De maniakale uitspraken van West zijn niet slechts het geraaskal van iemand met een diagnose van geestesziekte. Het is eerder een vorm van haat die in verband kan worden gebracht met de populariteit van figuren als Louis Farrakhan van de Nation of Islam en de intersectionele ideologie van de Black Lives Matter-beweging. Beide veroordelen Joden als blanke onderdrukkers en Israël als een "apartheidsstaat".
Maar de pers lijkt niet geïnteresseerd in het onderzoeken van hoe iemand als West terecht kon komen bij oude-rechts trollen als Fuentes en Yiannopoulos in de nepcampagne van laatstgenoemde voor het presidentschap. Weinig of niemand in de mainstream media weet hoe comfortabel Farrakhan is met leden van de White Aryan Resistance groep.
Zij lijken ook geen kennis te hebben van de bizarre alliantie die bestond tussen George Lincoln Rockwell en de Amerikaanse Nazi Partij, en de Nation of Islam en haar leiders, Elijah Muhammad en Malcolm X, in het begin van de jaren zestig, wat allemaal onlangs is verteld door Rabbi Yisrael M. Eliashiv in zijn Magen Yehudi Substack.

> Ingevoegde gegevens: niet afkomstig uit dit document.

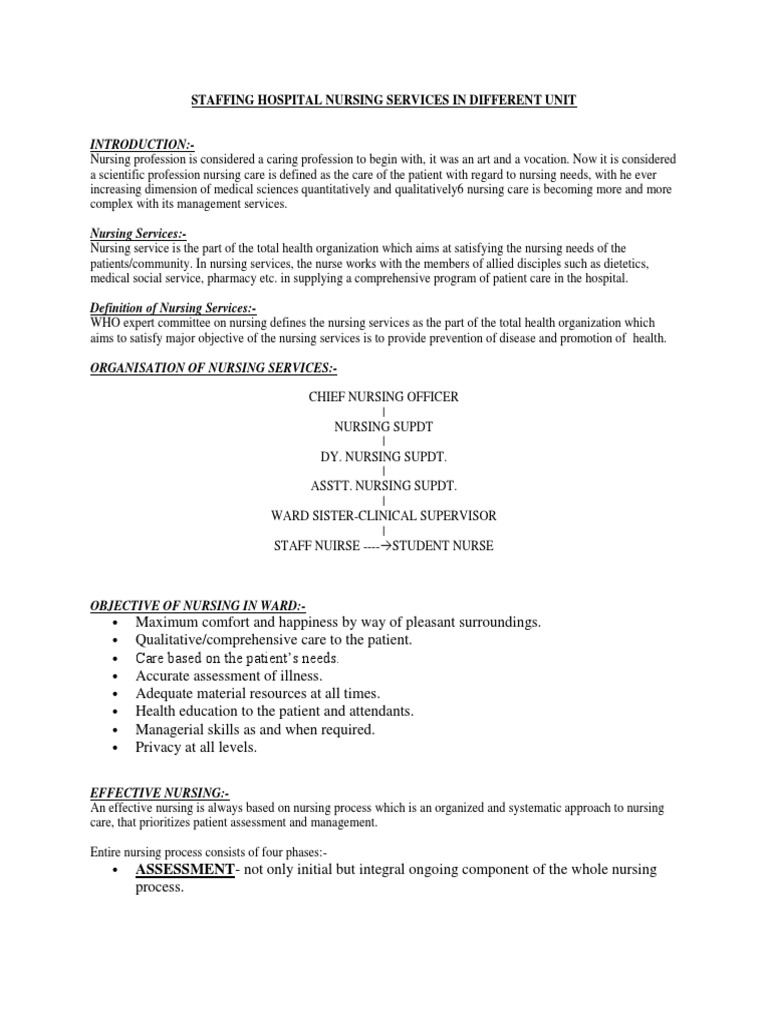 STAFFING HOSPITAL NURSING SERVICES IN DIFFERENT UNIT

INTRODUCTION:-
Nursing profession is considered a caring profession to begin with, it was an art and a vocation. Now it is considered a scientific profession nursing care is defined as the care of the patient with regard to nursing needs, with he ever increasing dimension of medical sciences quantitatively and qualitatively6 nursing care is becoming more and more complex with its management services.

Nursing Services:-
Nursing service is the part of the total health organization which aims at satisfying the nursing needs of the patients/community. In nursing services, the nurse works with the members of allied disciples such as dietetics, medical social service, pharmacy etc. in supplying a comprehensive program of patient care in the hospital.

Definition of Nursing Services:-
WHO expert committee on nursing defines the nursing services as the part of the total health organization which aims to satisfy major objective of the nursing services is to provide prevention of disease and promotion of health.

ORGANISATION OF NURSING SERVICES:-

CHIEF NURSING OFFICER
|
NURSING SUPDT
|
DY. NURSING SUPDT.
|
ASSTT. NURSING SUPDT.
|
WARD SISTER-CLINICAL SUPERVISOR
|
STAFF NUIRSE ----→STUDENT NURSE

OBJECTIVE OF NURSING IN WARD:-
• Maximum comfort and happiness by way of pleasant surroundings.
• Qualitative/comprehensive care to the patient.
• Care based on the patient's needs.
• Accurate assessment of illness.
• Adequate material resources at all times.
• Health education to the patient and attendants.
• Managerial skills as and when required.
• Privacy at all levels.

EFFECTIVE NURSING:-
An effective nursing is always based on nursing process which is an organized and systematic approach to nursing care, that prioritizes patient assessment and management.

Entire nursing process consists of four phases:-
• ASSESSMENT- not only initial but integral ongoing component of the whole nursing process.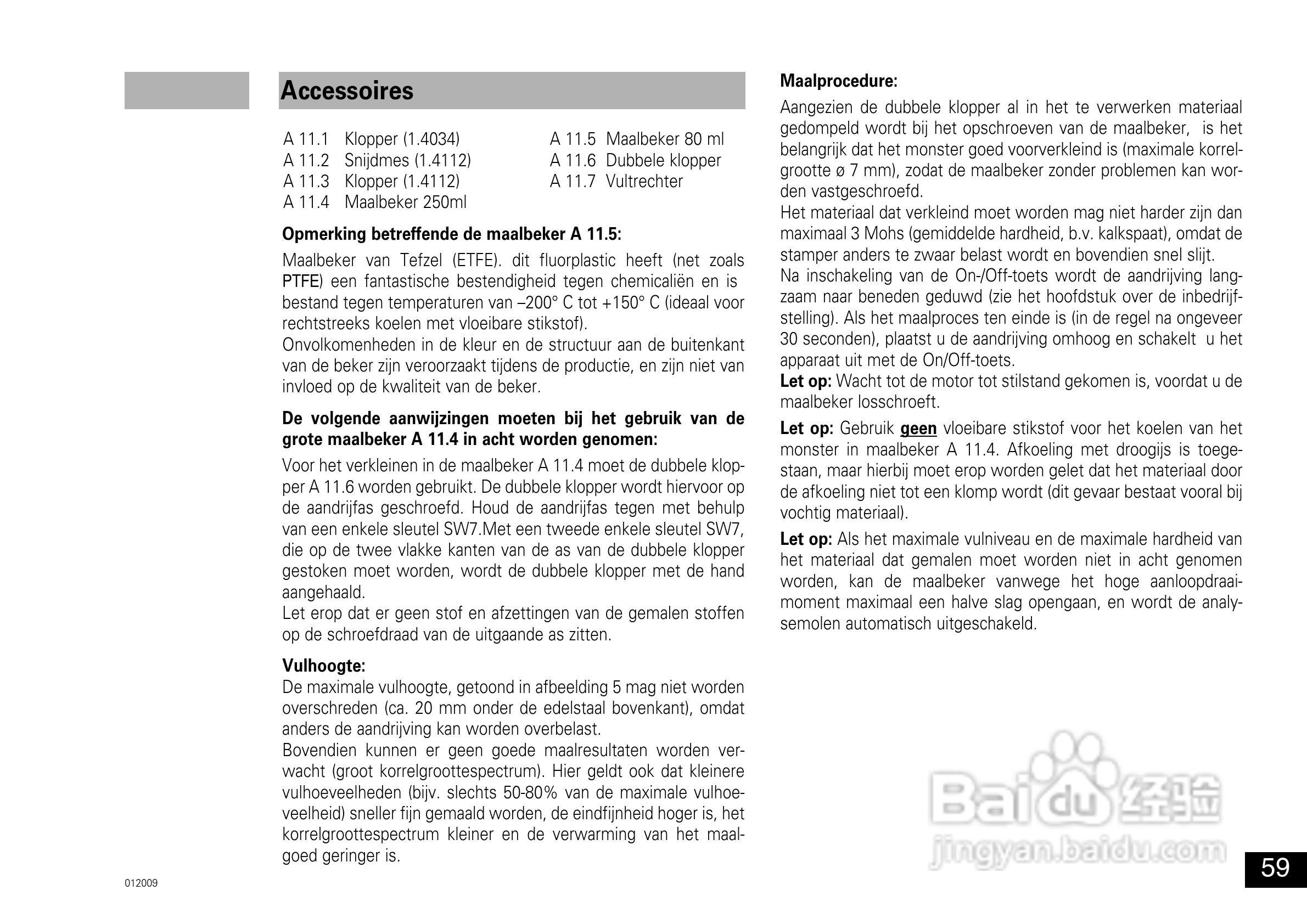 Accessoires

A 11.1 Klopper (1.4034)
A 11.2 Snijdmes (1.4112)
A 11.3 Klopper (1.4112)
A 11.4 Maalbeker 250ml

A 11.5 Maalbeker 80 ml
A 11.6 Dubbele klopper
A 11.7 Vultrechter

Opmerking betreffende de maalbeker A 11.5:

Maalbeker van Tefzel (ETFE). dit fluorplastic heeft (net zoals PTFE) een fantastische bestendigheid tegen chemicaliën en is bestand tegen temperaturen van –200° C tot +150° C (ideaal voor rechtstreeks koelen met vloeibare stikstof).
Onvolkomenheden in de kleur en de structuur aan de buitenkant van de beker zijn veroorzaakt tijdens de productie, en zijn niet van invloed op de kwaliteit van de beker.

De volgende aanwijzingen moeten bij het gebruik van de grote maalbeker A 11.4 in acht worden genomen:

Voor het verkleinen in de maalbeker A 11.4 moet de dubbele klopper A 11.6 worden gebruikt. De dubbele klopper wordt hiervoor op de aandrijfas geschroefd. Houd de aandrijfas tegen met behulp van een enkele sleutel SW7.Met een tweede enkele sleutel SW7, die op de twee vlakke kanten van de as van de dubbele klopper gestoken moet worden, wordt de dubbele klopper met de hand aangehaald.
Let erop dat er geen stof en afzettingen van de gemalen stoffen op de schroefdraad van de uitgaande as zitten.

Vulhoogte:
De maximale vulhoogte, getoond in afbeelding 5 mag niet worden overschreden (ca. 20 mm onder de edelstaal bovenkant), omdat anders de aandrijving kan worden overbelast.
Bovendien kunnen er geen goede maalresultaten worden verwacht (groot korrelgroottespectrum). Hier geldt ook dat kleinere vulhoeveelheden (bijv. slechts 50-80% van de maximale vulhoeveelheid) sneller fijn gemaald worden, de eindfijnheid hoger is, het korrelgroottespectrum kleiner en de verwarming van het maalgoed geringer is.

Maalprocedure:

Aangezien de dubbele klopper al in het te verwerken materiaal gedompeld wordt bij het opschroeven van de maalbeker, is het belangrijk dat het monster goed voorverkleind is (maximale korrelgrootte ø 7 mm), zodat de maalbeker zonder problemen kan worden vastgeschroefd.
Het materiaal dat verkleind moet worden mag niet harder zijn dan maximaal 3 Mohs (gemiddelde hardheid, b.v. kalkspaat), omdat de stamper anders te zwaar belast wordt en bovendien snel slijt.
Na inschakeling van de On-/Off-toets wordt de aandrijving langzaam naar beneden geduwd (zie het hoofdstuk over de inbedrijfstelling). Als het maalproces ten einde is (in de regel na ongeveer 30 seconden), plaatst u de aandrijving omhoog en schakelt u het apparaat uit met de On/Off-toets.
Let op: Wacht tot de motor tot stilstand gekomen is, voordat u de maalbeker losschroeft.

Let op: Gebruik geen vloeibare stikstof voor het koelen van het monster in maalbeker A 11.4. Afkoeling met droogijs is toegestaan, maar hierbij moet erop worden gelet dat het materiaal door de afkoeling niet tot een klomp wordt (dit gevaar bestaat vooral bij vochtig materiaal).

Let op: Als het maximale vulniveau en de maximale hardheid van het materiaal dat gemalen moet worden niet in acht genomen worden, kan de maalbeker vanwege het hoge aanloopdraaimoment maximaal een halve slag opengaan, en wordt de analysemolen automatisch uitgeschakeld.

Baidu 经验
jingyan.baidu.com

012009

59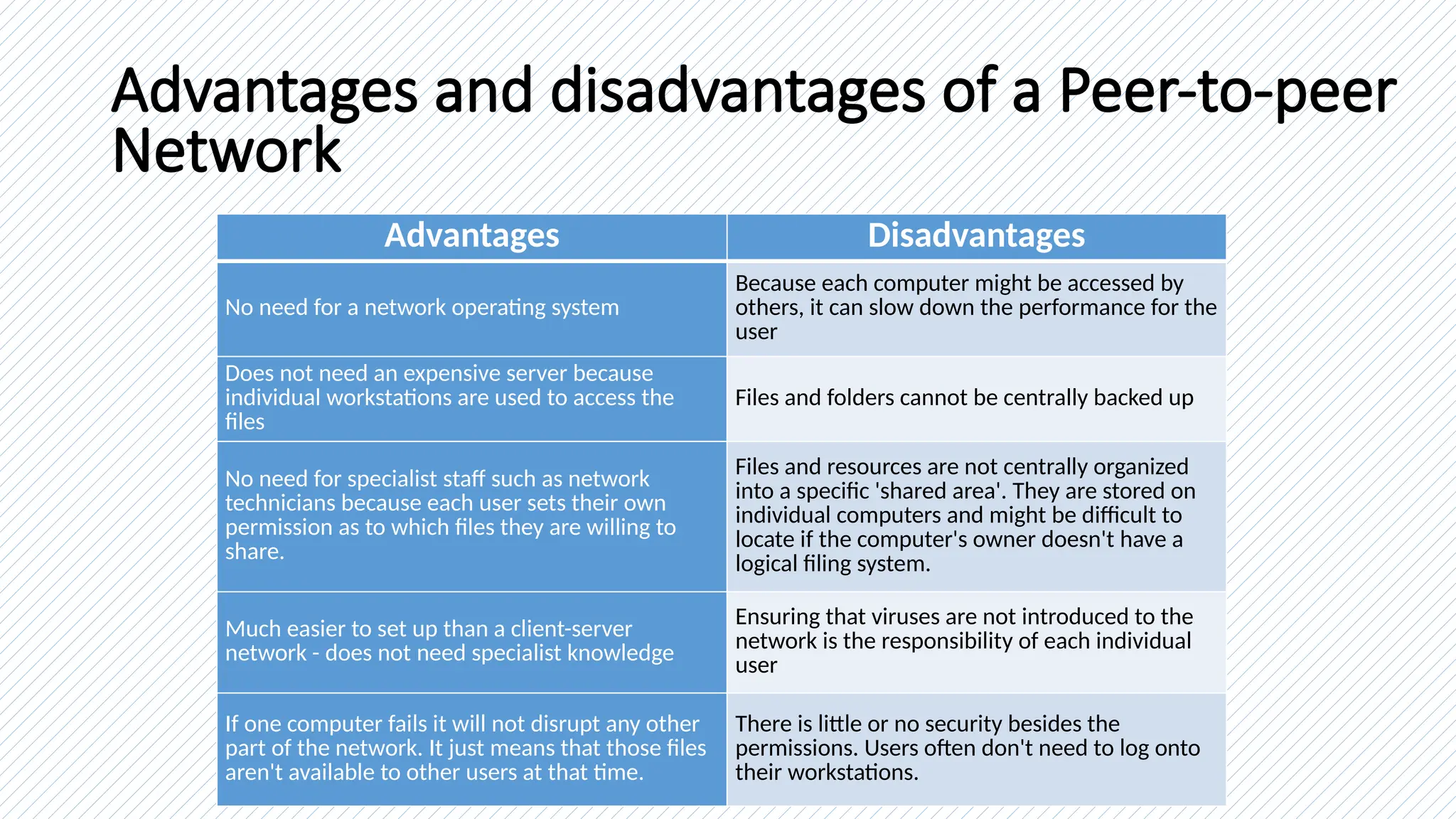 Advantages and disadvantages of a Peer-to-peer Network

| Advantages | Disadvantages |
|---|---|
| No need for a network operating system | Because each computer might be accessed by others, it can slow down the performance for the user |
| Does not need an expensive server because individual workstations are used to access the files | Files and folders cannot be centrally backed up |
| No need for specialist staff such as network technicians because each user sets their own permission as to which files they are willing to share. | Files and resources are not centrally organized into a specific 'shared area'. They are stored on individual computers and might be difficult to locate if the computer's owner doesn't have a logical filing system. |
| Much easier to set up than a client-server network - does not need specialist knowledge | Ensuring that viruses are not introduced to the network is the responsibility of each individual user |
| If one computer fails it will not disrupt any other part of the network. It just means that those files aren't available to other users at that time. | There is little or no security besides the permissions. Users often don't need to log onto their workstations. |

In tegenstelling tot de schandalige ontmoeting van Trump met West, Fuentes en Yiannopoulos, worden ontmoetingen met Farrakhan, gehouden door figuren als de voormalige presidenten Bill Clinton en Barack Obama, en veel leden van de Congressional Black Caucus, niet gezien als giftig of diskwalificerend. Evenmin is de bereidheid van de Democratische Partij om de BLM-beweging als heilig te beschouwen en BDS-aanhangers als House Reps. Ilhan Omar (D-Minn.) en Rashida Tlaib (D-Mich.) als partijrocksterren, iets waarvoor haar verkozenen door de pers worden gevraagd te veroordelen en te ontkennen.
In dit licht bezien was de verklaring van president Joe Biden, gericht aan Trump tijdens zijn diner met Kanye, dat "zwijgen medeplichtigheid is," niet zozeer een noodzakelijke oproep tot actie als wel een partijdig schot. Hij heeft gelijk dat het stilzwijgen van Trump over de verachtelijke haat van West, Fuentes en Yianopolous zeer verkeerd is. Maar zijn eigen lof voor Tlaib en anderen die routinematig antisemitisch vitriool spuwen is meer dan hypocriet.
Als Biden tegen Tlaib kon zeggen, in een toespraak in Dearborn, Michigan, afgelopen lente, dat "ik je intellect bewonder, ik bewonder je passie en ... bedankt dat je een vechter bent", dan heeft hij geen recht om iemand, zelfs niet Trump, uit te schelden voor het legitimeren van antisemieten.
Het is axiomatisch geworden dat rechts en links tunnelvisie hebben als het gaat om haat en antisemitisme. Liberalen zien alleen het antisemitisme van extreem-rechts, en verzinnen het in relatie tot mainstream conservatieven - zoals wordt geïllustreerd door hun volkomen dubbelzinnige voorstelling van elke kritiek op de linkse megadonor George Soros als bewijs van antisemitische samenzwering.
Links negeert het antisemitisme dat is gemainstreamd binnen de gelederen van hun favoriete politieke leiders in het Congres. Het verheerlijken van het progressieve "Squad", waarvan een groeiend aantal leden Israël demoniseren en zich bezighouden met het intersectioneel stigmatiseren van Joden, is het meest prominente voorbeeld van dit gedrag.
Net zo erg is dat linkse instellingen als The New York Times niet alleen niet willen spreken over de epidemie van zwarte haatmisdrijven tegen Joden, zelfs wanneer het onder hun neus gebeurt, maar nauwelijks gedwongen kunnen worden om het te erkennen.
Hetzelfde geldt voor velen aan de rechterkant, die excuses bedenken voor het feit dat Trump precies die dingen doet die zij als bewijs van onverdraagzaamheid beschouwen, terwijl Biden en de Democraten de daders zijn.
Als we ons als samenleving zouden kunnen verenigen rond het idee dat antisemitisme in geen enkele vorm en van niemand kan worden getolereerd, zou ons vermogen om effectief te reageren sterk toenemen. Maar zolang veel conservatieven niet eerlijk kunnen zijn over wat Trump heeft gedaan, en zwart antisemitisme een verboden onderwerp blijft op links, zijn de kansen om de uitdaging aan te gaan niet-bestaand.